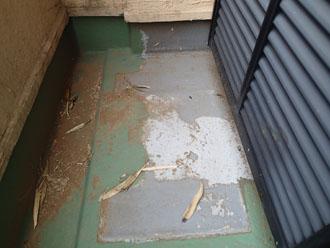 清瀬市下清戸で雨漏り調査の結果、原因はバルコニーと判明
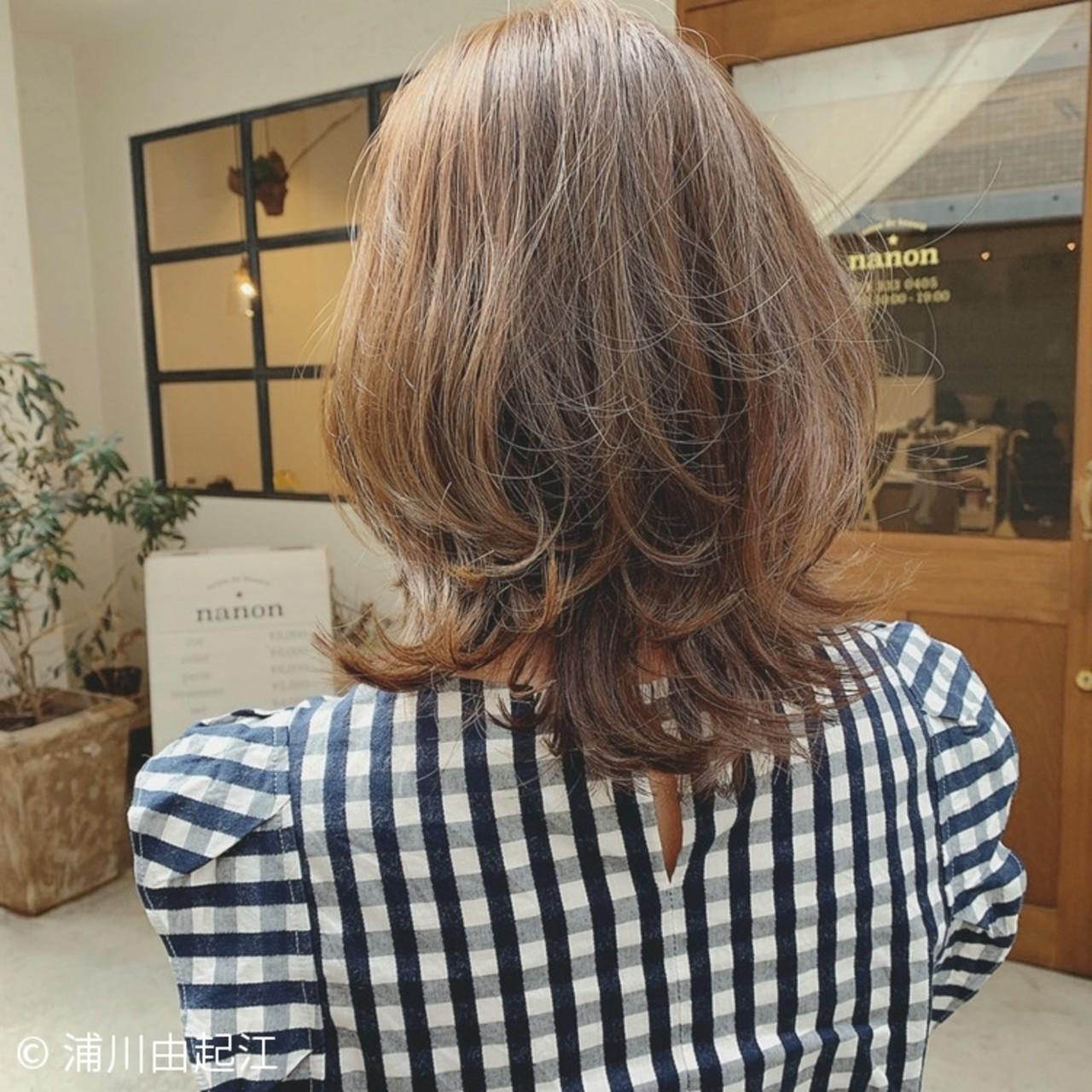 ミディアム ハイライト デート モテ髪ヘアスタイルや髪型の写真・画像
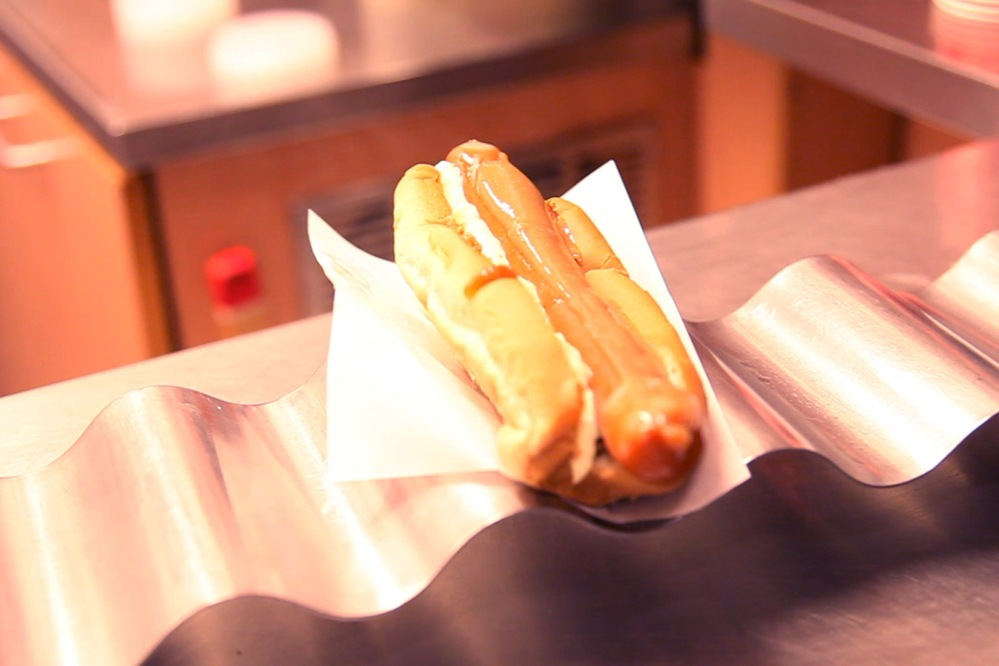 julia-laffaille-focus-aventure-islande-hotdog
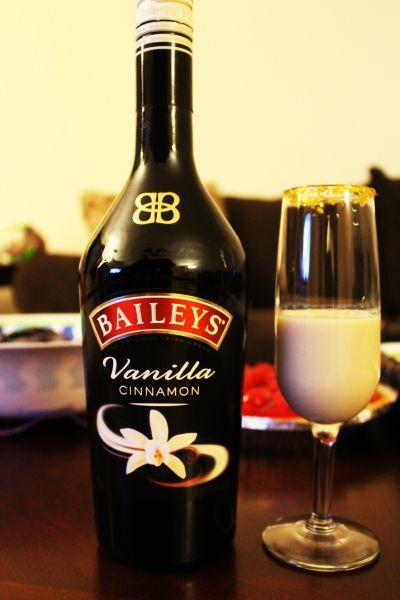 """""""Rich & Famous"""" Recipe: Baileys Vanilla Cinnamon + CIROC Amaretto"""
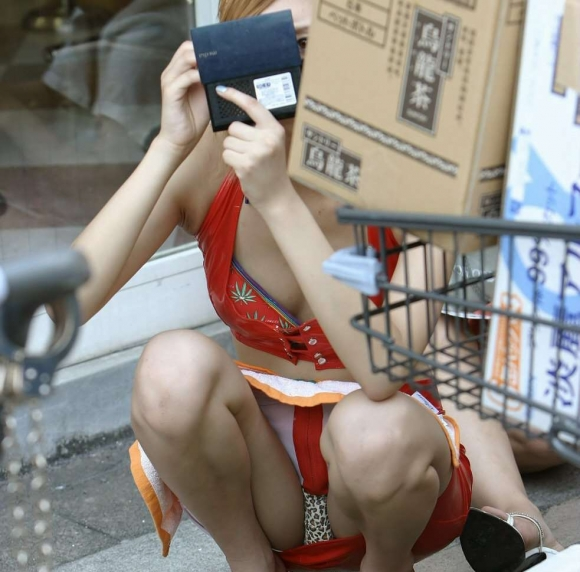 【エロ画像】いつも誰かがスナイパーのようにどこからか狙ってるwwwしゃがみ込み/座り込みパンチラにくれぐれもご注意をwwwwwww28_20151204170924d1f.jpg
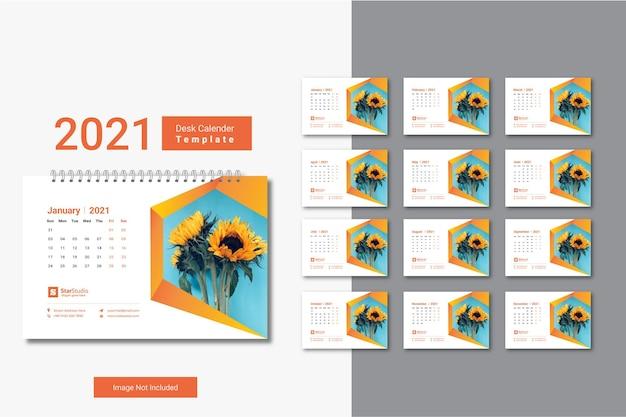 Modèle de calendrier de bureau 2021 avec un design créatif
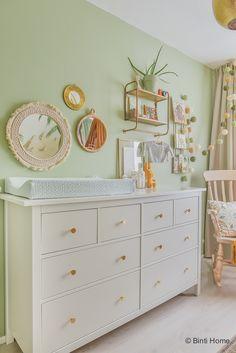 Nursery Dresser, Nursery Shelves, Baby Bedroom, Kids Bedroom, Baby Shower Gifts, Kidsroom, Furniture, Home Decor, Wardrobe Closet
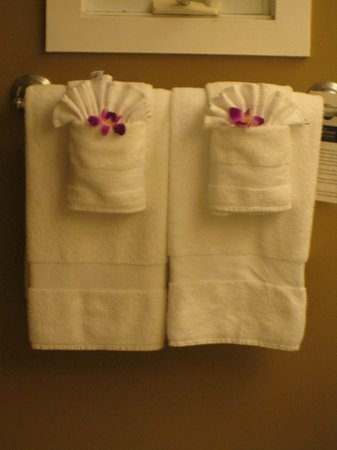 Fairmont Kea Lani, Maui: Daily Orchids in the bathroom and on the bed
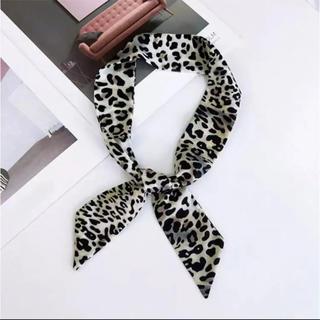 マウジー(moussy)の完売商品☆レオパード スカーフ ホワイト(バンダナ/スカーフ)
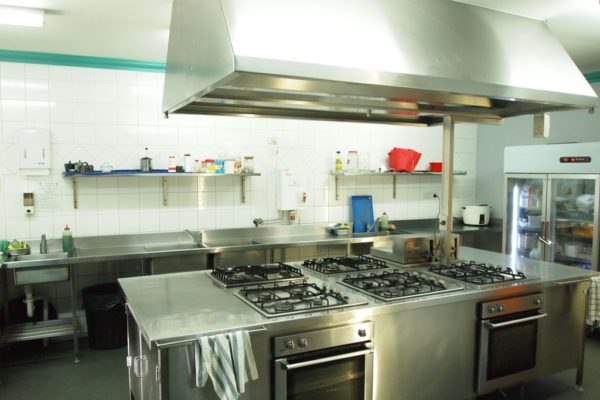 emperors-crown-hostel-kitchen-facilities-view-2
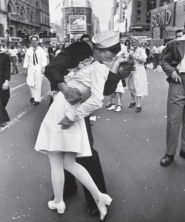 http://geektheory.files.wordpress.com/2009/03/the_kiss1.jpg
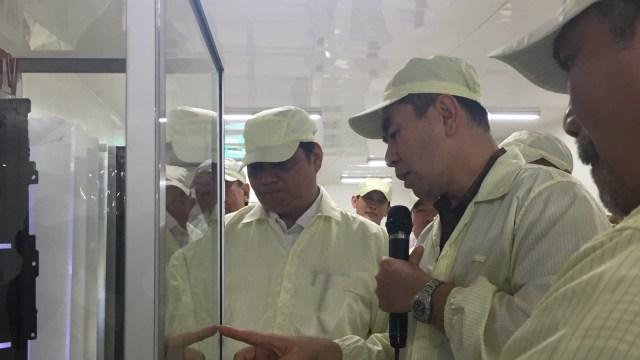 Menperin Blusukan ke Pabrik Elektronik Polytron di Kudus (53464)
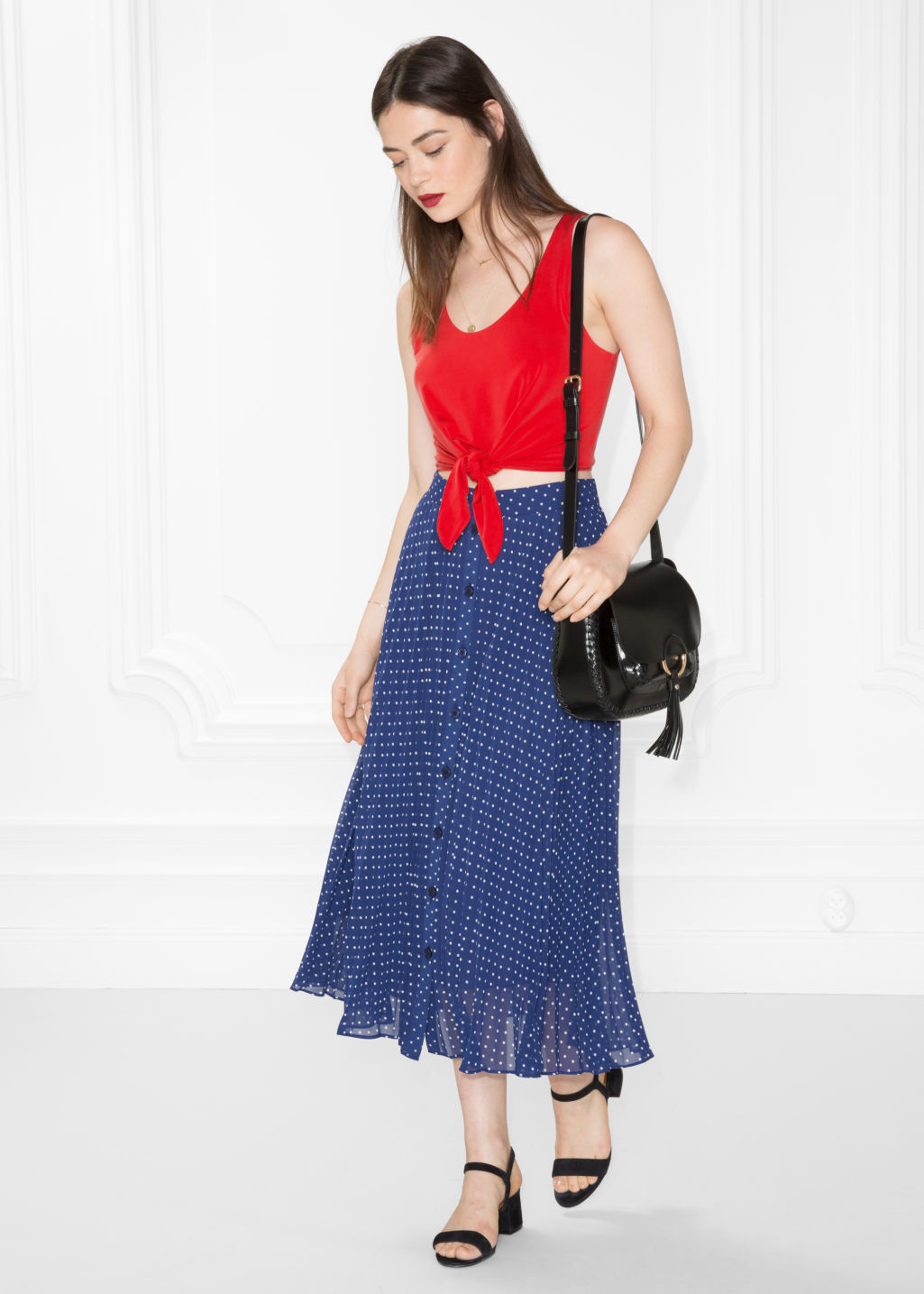 Model front image of Stories pleated skirt in blue
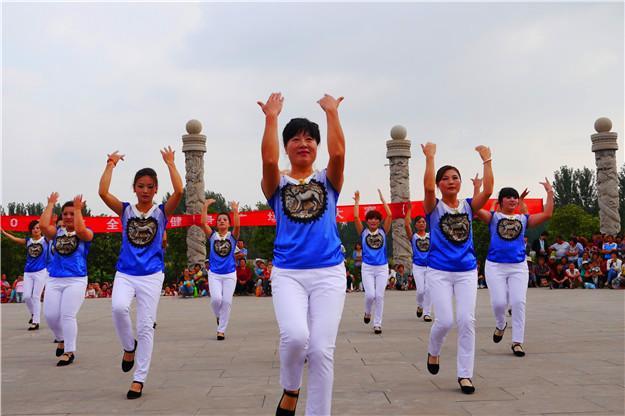 广州研究生调查称:跳广场舞后感冒均少1.3次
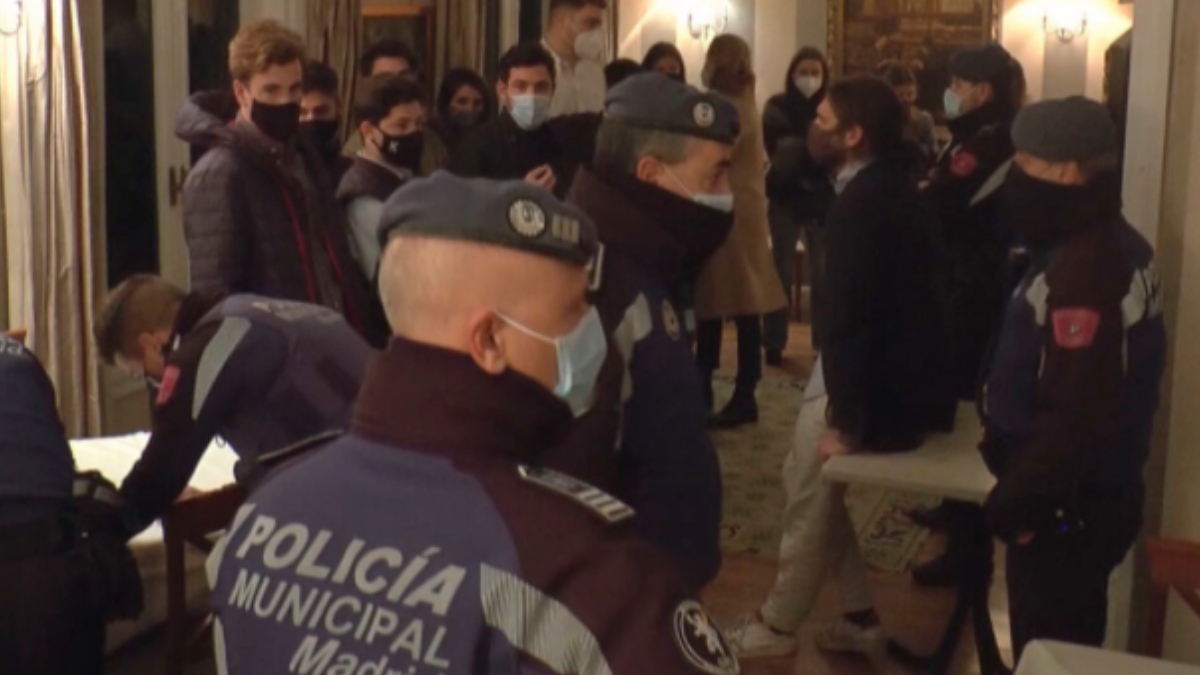 La Policía Local de Madrid interviene ante una fiesta en un domicilio.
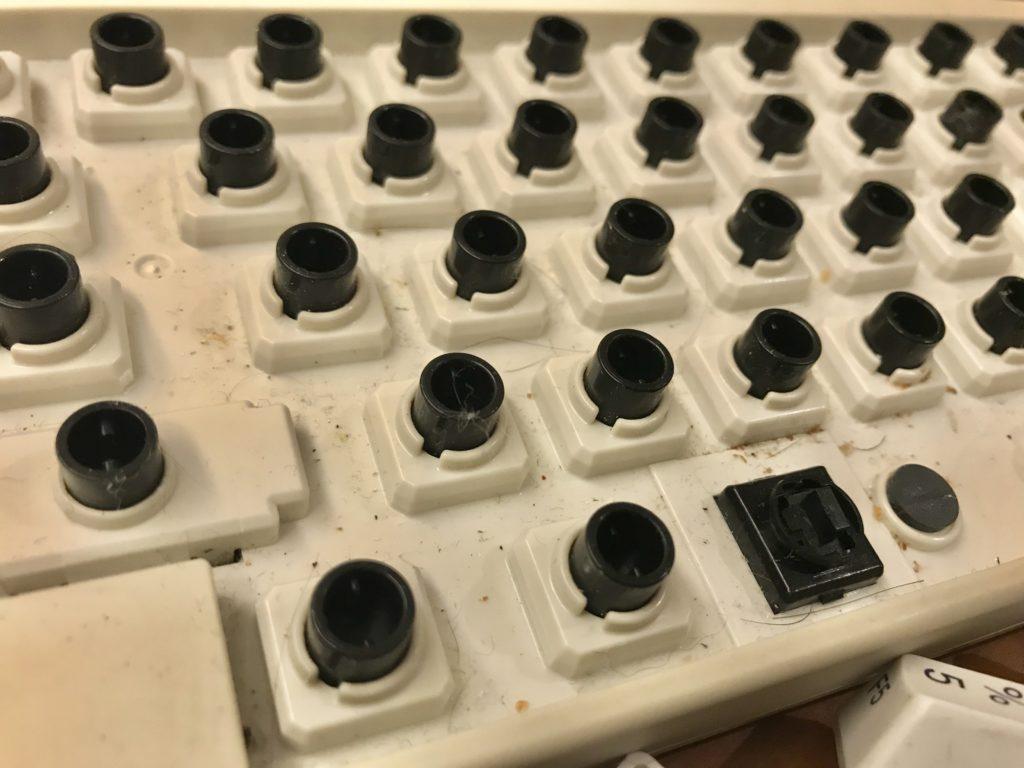 キーキャップを外したキーボードの汚れやゴミ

→ What you are asked to do: Extract the run of lines from the line holding "ミディアム ハイライト デート モテ髪ヘアスタイルや髪型の写真・画像" through the final line of the material above, exactly and inclusively. Leave the pictures behind.

→ Solution for this exercise:
 ミディアム ハイライト デート モテ髪ヘアスタイルや髪型の写真・画像
 julia-laffaille-focus-aventure-islande-hotdog
 """""""Rich & Famous"""" Recipe: Baileys Vanilla Cinnamon + CIROC Amaretto"""
 【エロ画像】いつも誰かがスナイパーのようにどこからか狙ってるwwwしゃがみ込み/座り込みパンチラにくれぐれもご注意をwwwwwww28_20151204170924d1f.jpg
 Modèle de calendrier de bureau 2021 avec un design créatif
 Nursery Dresser, Nursery Shelves, Baby Bedroom, Kids Bedroom, Baby Shower Gifts, Kidsroom, Furniture, Home Decor, Wardrobe Closet
 Fairmont Kea Lani, Maui: Daily Orchids in the bathroom and on the bed
 マウジー(moussy)の完売商品☆レオパード スカーフ ホワイト(バンダナ/スカーフ)
 emperors-crown-hostel-kitchen-facilities-view-2
 http://geektheory.files.wordpress.com/2009/03/the_kiss1.jpg
 Menperin Blusukan ke Pabrik Elektronik Polytron di Kudus (53464)
 Model front image of Stories pleated skirt in blue
 广州研究生调查称:跳广场舞后感冒均少1.3次
 La Policía Local de Madrid interviene ante una fiesta en un domicilio.
 キーキャップを外したキーボードの汚れやゴミ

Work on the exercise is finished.